Although, reading on in the announcement, one soon realizes that that was all Steam changed. That’s right, regardless of where you bought the key (Kickstarter, IndieGoGo, Humble, IndieGala, etc.) your reviews still WILL NOT count towards the overall score.
You read correctly, dear readers. Now, read that here from Steam themselves:
This change doesn’t impact the review score. Each game’s score will continue to be calculated based only on customers that purchased the game via Steam.
– Steam Announcement
So, a little counter-intuitive don’t you think? Steam allows all reviews to be seen based on a Users’ specific ‘purchase type’ but those reviews still will have zero impact on scores.
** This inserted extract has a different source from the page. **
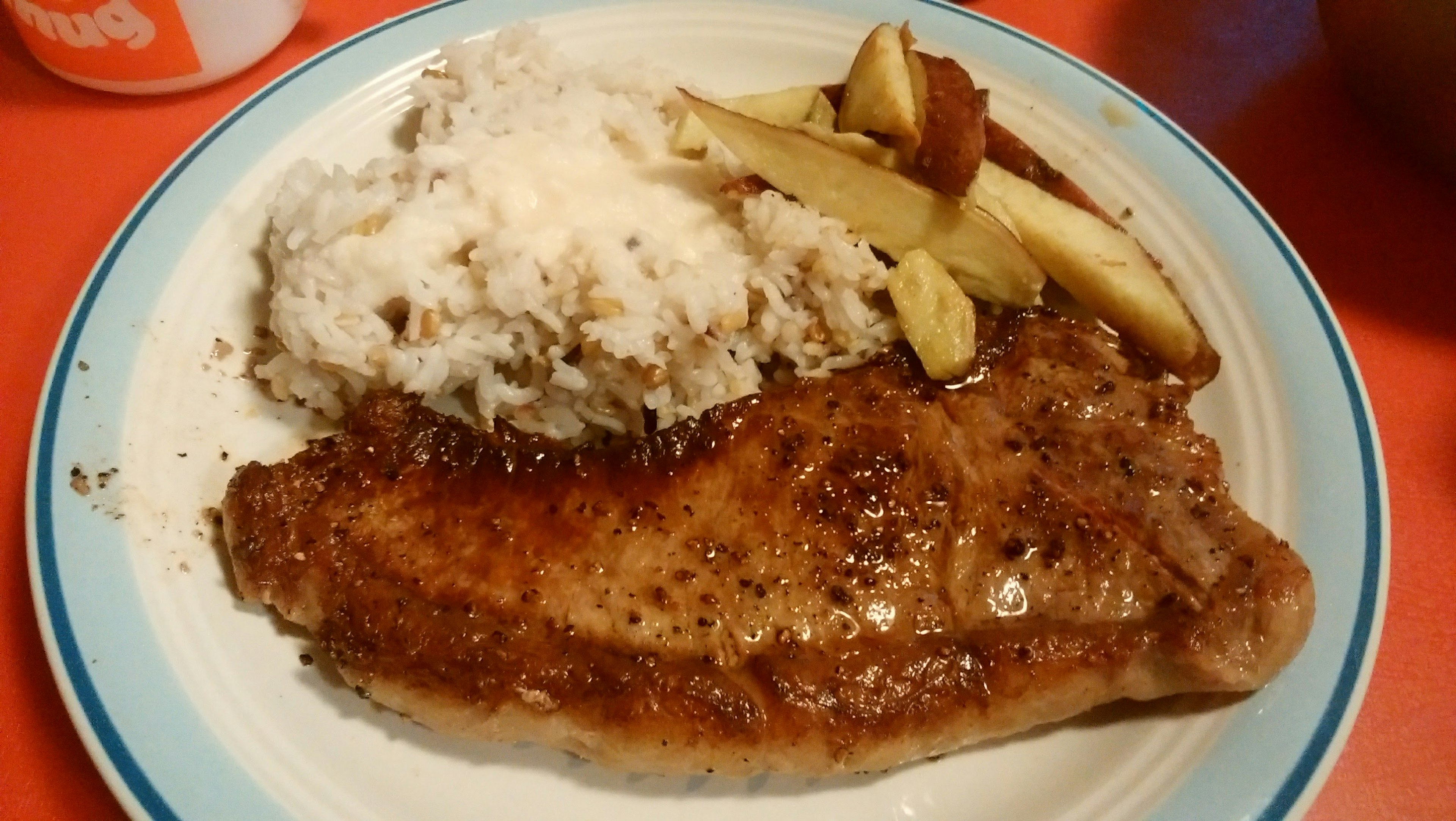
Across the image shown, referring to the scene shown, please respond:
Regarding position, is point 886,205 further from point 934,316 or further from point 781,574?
point 781,574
Meaning, games that have a Negative score which previously were Positive because of all reviews being included towards the score, will still be Negative. Oh, but you can now see all reviews on default! So, that’s good right? Right? Somehow, I doubt anyone would agree with me.
One such indie developer has been feeling the adverse effects from these changes.
Astral Terra: Adventures on the Planes developer Tethys Interactive has been negatively impacted by these changes in the review system. Dawn recently spoke to one of the devs and they were kind enough to show us in number just how badly these changes have const them.
The numbers across the board have fallen considerably. With a lot of folks removing the game from their Wishlist as noted with a negative number of 22.
This is a good idea and this is already sort of in place except it up to the devs when you request the keys & how you classify them(they have categories for all major platforms you may sell your key through IE: Green Man Gaming, Playfield, Kickstarter) & since this recent change is to crack down on devs, they don’t trust those selling on their own platform. We feel the problem is mostly tied to the review system(and how Valve feel its being taken advantage of). – Tethys Interactive
Currently, the game stands at a Mostly Negative score with over 71 of the reviews being from key activation to the measly 34 Steam purchases where the negative reviews stem.
The final change Steam touched on was the color of the Mixed review text and it being inconsistent… Yea, was that that huge a problem, Steam?
Some developers have pointed out that we’ve been inconsistent in use of color for the review score of “Mixed.” We’ve adjusted the color of the “Mixed” text to match the icons we’ve already been using in search results. It’s kind of a yellow/tan color now.
So, only time will tell if this will help or hinder indie developers, who seem to be taking these hits the hardest. At the end of the announcement, yet again, Steam welcomes ‘feedback’ with no feedback option, no email, no real way to contact them with.
Perhaps they’re listening and reading and are noting the grievances raised by the one thing currently keeping their Bottom Line afloat: The People.